The manufacturing sector continued to contract for the tenth consecutive month in December. The Australian Industry Group’s Australian Performance of Manufacturing Index (Australian PMI) reached 44.3 points and remained unchanged from November. (Readings below 50 indicate a contraction in activity with the distance from 50 indicative of the strength of the decrease).
New orders and exports also contracted for the tenth consecutive month, and the manufacturing sub-index dropped 2.3 points from November to 42.5 points.

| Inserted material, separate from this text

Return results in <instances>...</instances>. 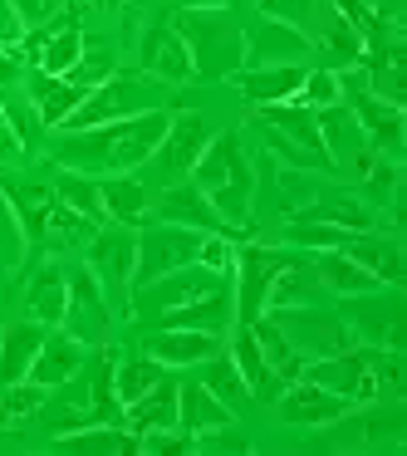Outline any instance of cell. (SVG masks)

No sub-sectors recorded an expansion in activity.
Increasing wages, input costs and declining selling prices continue to put further pressures on manufacturers’ profit margins.
“The December Australian PMI continues to reflect the influences of weak global demand and a softening Australian economy which impacted the sector throughout 2012,” said Australian Industry Group Chief Executive, Innes Willox. “As well, a high Australian dollar and higher costs, particularly for energy due to the impacts of the carbon tax and, in some states, the costs associated with investment in network infrastructure, have all taken their toll on margins and activity.”

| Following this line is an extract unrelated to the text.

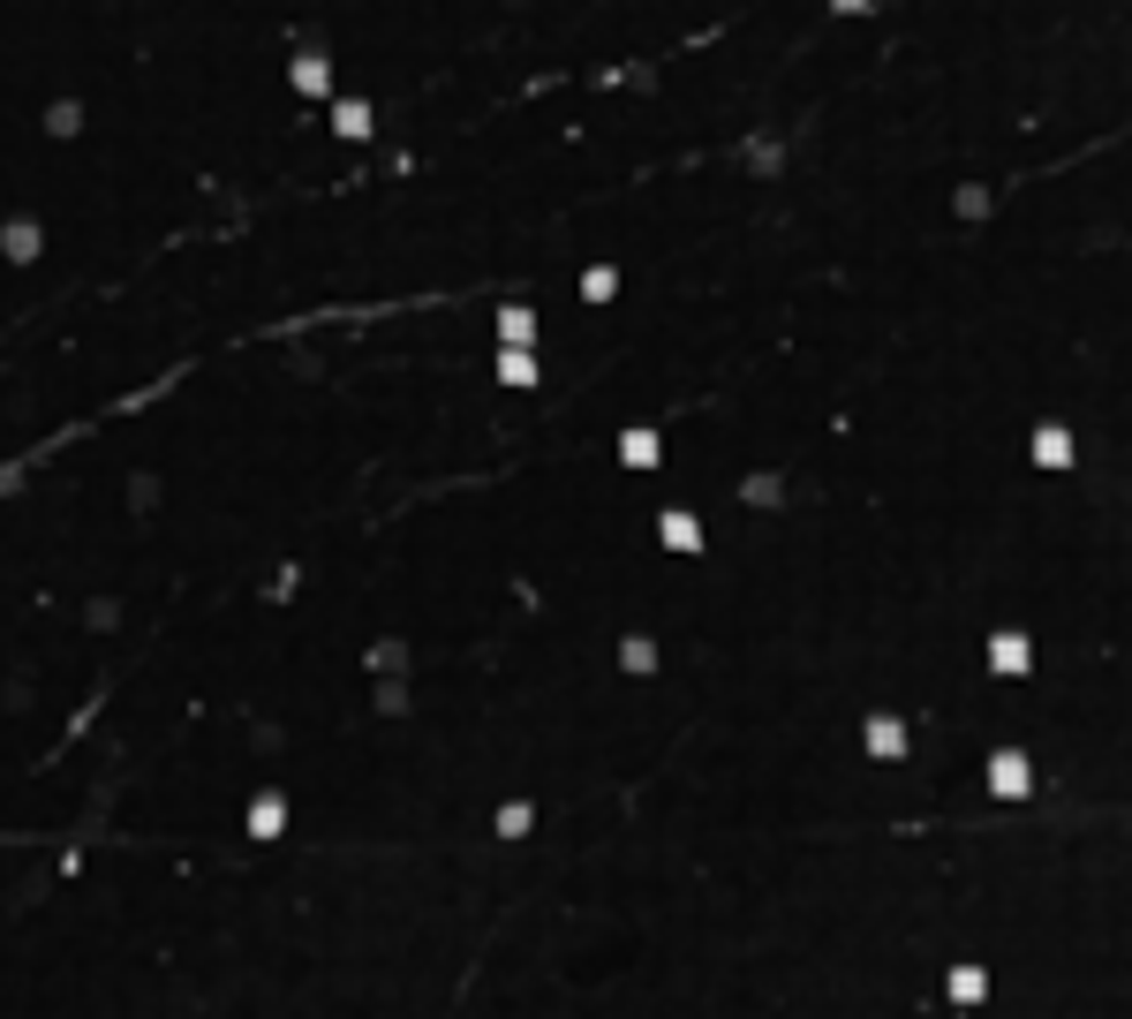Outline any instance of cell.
<instances>
[{"label": "cell", "instance_id": "obj_1", "mask_svg": "<svg viewBox=\"0 0 1132 1019\" xmlns=\"http://www.w3.org/2000/svg\"><path fill=\"white\" fill-rule=\"evenodd\" d=\"M982 786H989V801H1035V756L1027 748H989Z\"/></svg>", "mask_w": 1132, "mask_h": 1019}, {"label": "cell", "instance_id": "obj_2", "mask_svg": "<svg viewBox=\"0 0 1132 1019\" xmlns=\"http://www.w3.org/2000/svg\"><path fill=\"white\" fill-rule=\"evenodd\" d=\"M1027 461L1042 468V476H1072V430H1065V424H1035V438H1027Z\"/></svg>", "mask_w": 1132, "mask_h": 1019}, {"label": "cell", "instance_id": "obj_3", "mask_svg": "<svg viewBox=\"0 0 1132 1019\" xmlns=\"http://www.w3.org/2000/svg\"><path fill=\"white\" fill-rule=\"evenodd\" d=\"M989 673H997V679H1027V673H1035V642L1019 635V627H997V635H989Z\"/></svg>", "mask_w": 1132, "mask_h": 1019}, {"label": "cell", "instance_id": "obj_4", "mask_svg": "<svg viewBox=\"0 0 1132 1019\" xmlns=\"http://www.w3.org/2000/svg\"><path fill=\"white\" fill-rule=\"evenodd\" d=\"M861 748H869L876 763H899V756H906V718H891V710H876V718L861 725Z\"/></svg>", "mask_w": 1132, "mask_h": 1019}, {"label": "cell", "instance_id": "obj_5", "mask_svg": "<svg viewBox=\"0 0 1132 1019\" xmlns=\"http://www.w3.org/2000/svg\"><path fill=\"white\" fill-rule=\"evenodd\" d=\"M657 544H665V552H687V559H695V552H703V521H695L687 507H665V513H657Z\"/></svg>", "mask_w": 1132, "mask_h": 1019}, {"label": "cell", "instance_id": "obj_6", "mask_svg": "<svg viewBox=\"0 0 1132 1019\" xmlns=\"http://www.w3.org/2000/svg\"><path fill=\"white\" fill-rule=\"evenodd\" d=\"M944 989H952V1005H989V967L982 959H959Z\"/></svg>", "mask_w": 1132, "mask_h": 1019}, {"label": "cell", "instance_id": "obj_7", "mask_svg": "<svg viewBox=\"0 0 1132 1019\" xmlns=\"http://www.w3.org/2000/svg\"><path fill=\"white\" fill-rule=\"evenodd\" d=\"M952 212H959L966 227H982V219L997 212V189H989V181H959V197H952Z\"/></svg>", "mask_w": 1132, "mask_h": 1019}, {"label": "cell", "instance_id": "obj_8", "mask_svg": "<svg viewBox=\"0 0 1132 1019\" xmlns=\"http://www.w3.org/2000/svg\"><path fill=\"white\" fill-rule=\"evenodd\" d=\"M288 831V801L280 793H257L250 801V839H280Z\"/></svg>", "mask_w": 1132, "mask_h": 1019}, {"label": "cell", "instance_id": "obj_9", "mask_svg": "<svg viewBox=\"0 0 1132 1019\" xmlns=\"http://www.w3.org/2000/svg\"><path fill=\"white\" fill-rule=\"evenodd\" d=\"M740 159H748V174H762V181H770V174L786 167V144H778V136H748V144H740Z\"/></svg>", "mask_w": 1132, "mask_h": 1019}, {"label": "cell", "instance_id": "obj_10", "mask_svg": "<svg viewBox=\"0 0 1132 1019\" xmlns=\"http://www.w3.org/2000/svg\"><path fill=\"white\" fill-rule=\"evenodd\" d=\"M294 91L325 98V91H333V61H325V53H302V61H294Z\"/></svg>", "mask_w": 1132, "mask_h": 1019}, {"label": "cell", "instance_id": "obj_11", "mask_svg": "<svg viewBox=\"0 0 1132 1019\" xmlns=\"http://www.w3.org/2000/svg\"><path fill=\"white\" fill-rule=\"evenodd\" d=\"M333 128L347 136V144H363L377 122H371V106H363V98H340V106H333Z\"/></svg>", "mask_w": 1132, "mask_h": 1019}, {"label": "cell", "instance_id": "obj_12", "mask_svg": "<svg viewBox=\"0 0 1132 1019\" xmlns=\"http://www.w3.org/2000/svg\"><path fill=\"white\" fill-rule=\"evenodd\" d=\"M620 461H627V468H657V430H620Z\"/></svg>", "mask_w": 1132, "mask_h": 1019}, {"label": "cell", "instance_id": "obj_13", "mask_svg": "<svg viewBox=\"0 0 1132 1019\" xmlns=\"http://www.w3.org/2000/svg\"><path fill=\"white\" fill-rule=\"evenodd\" d=\"M0 250L15 257V264H31V257H39L45 242H39V227H31V219H15V227H8V235H0Z\"/></svg>", "mask_w": 1132, "mask_h": 1019}, {"label": "cell", "instance_id": "obj_14", "mask_svg": "<svg viewBox=\"0 0 1132 1019\" xmlns=\"http://www.w3.org/2000/svg\"><path fill=\"white\" fill-rule=\"evenodd\" d=\"M499 378H506V385H537V355H529L521 340H513V347L499 355Z\"/></svg>", "mask_w": 1132, "mask_h": 1019}, {"label": "cell", "instance_id": "obj_15", "mask_svg": "<svg viewBox=\"0 0 1132 1019\" xmlns=\"http://www.w3.org/2000/svg\"><path fill=\"white\" fill-rule=\"evenodd\" d=\"M620 665H627V673H657V642L627 635V642H620Z\"/></svg>", "mask_w": 1132, "mask_h": 1019}, {"label": "cell", "instance_id": "obj_16", "mask_svg": "<svg viewBox=\"0 0 1132 1019\" xmlns=\"http://www.w3.org/2000/svg\"><path fill=\"white\" fill-rule=\"evenodd\" d=\"M740 499H748V507H778V499H786V476H748Z\"/></svg>", "mask_w": 1132, "mask_h": 1019}, {"label": "cell", "instance_id": "obj_17", "mask_svg": "<svg viewBox=\"0 0 1132 1019\" xmlns=\"http://www.w3.org/2000/svg\"><path fill=\"white\" fill-rule=\"evenodd\" d=\"M582 295L589 302H612V295H620V264H596V272L582 280Z\"/></svg>", "mask_w": 1132, "mask_h": 1019}, {"label": "cell", "instance_id": "obj_18", "mask_svg": "<svg viewBox=\"0 0 1132 1019\" xmlns=\"http://www.w3.org/2000/svg\"><path fill=\"white\" fill-rule=\"evenodd\" d=\"M529 823H537V808H529V801H506L499 808V839H521Z\"/></svg>", "mask_w": 1132, "mask_h": 1019}, {"label": "cell", "instance_id": "obj_19", "mask_svg": "<svg viewBox=\"0 0 1132 1019\" xmlns=\"http://www.w3.org/2000/svg\"><path fill=\"white\" fill-rule=\"evenodd\" d=\"M537 333V318L529 310H499V340H529Z\"/></svg>", "mask_w": 1132, "mask_h": 1019}, {"label": "cell", "instance_id": "obj_20", "mask_svg": "<svg viewBox=\"0 0 1132 1019\" xmlns=\"http://www.w3.org/2000/svg\"><path fill=\"white\" fill-rule=\"evenodd\" d=\"M401 665H408V649H401V642H377V649H371V673H401Z\"/></svg>", "mask_w": 1132, "mask_h": 1019}, {"label": "cell", "instance_id": "obj_21", "mask_svg": "<svg viewBox=\"0 0 1132 1019\" xmlns=\"http://www.w3.org/2000/svg\"><path fill=\"white\" fill-rule=\"evenodd\" d=\"M76 122H84V114H76V106H69V98H61V106H53V114H45V128H53V136H76Z\"/></svg>", "mask_w": 1132, "mask_h": 1019}, {"label": "cell", "instance_id": "obj_22", "mask_svg": "<svg viewBox=\"0 0 1132 1019\" xmlns=\"http://www.w3.org/2000/svg\"><path fill=\"white\" fill-rule=\"evenodd\" d=\"M831 8H839V15H861V8H869V0H831Z\"/></svg>", "mask_w": 1132, "mask_h": 1019}]
</instances>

“Survey respondents remained cautious about the outlook. They cited a range of inhibitors including soft demand, higher energy charges, stronger import competition and the strong Australian dollar,” the report said.
“Forward orders continue to track weakly suggesting demand has not yet turned the corner,” said Mr Willox. “The recent rate cuts by the Reserve Bank are yet to offset the range of factors adversely impacting the industry and further reductions are likely to be needed over the next few months.”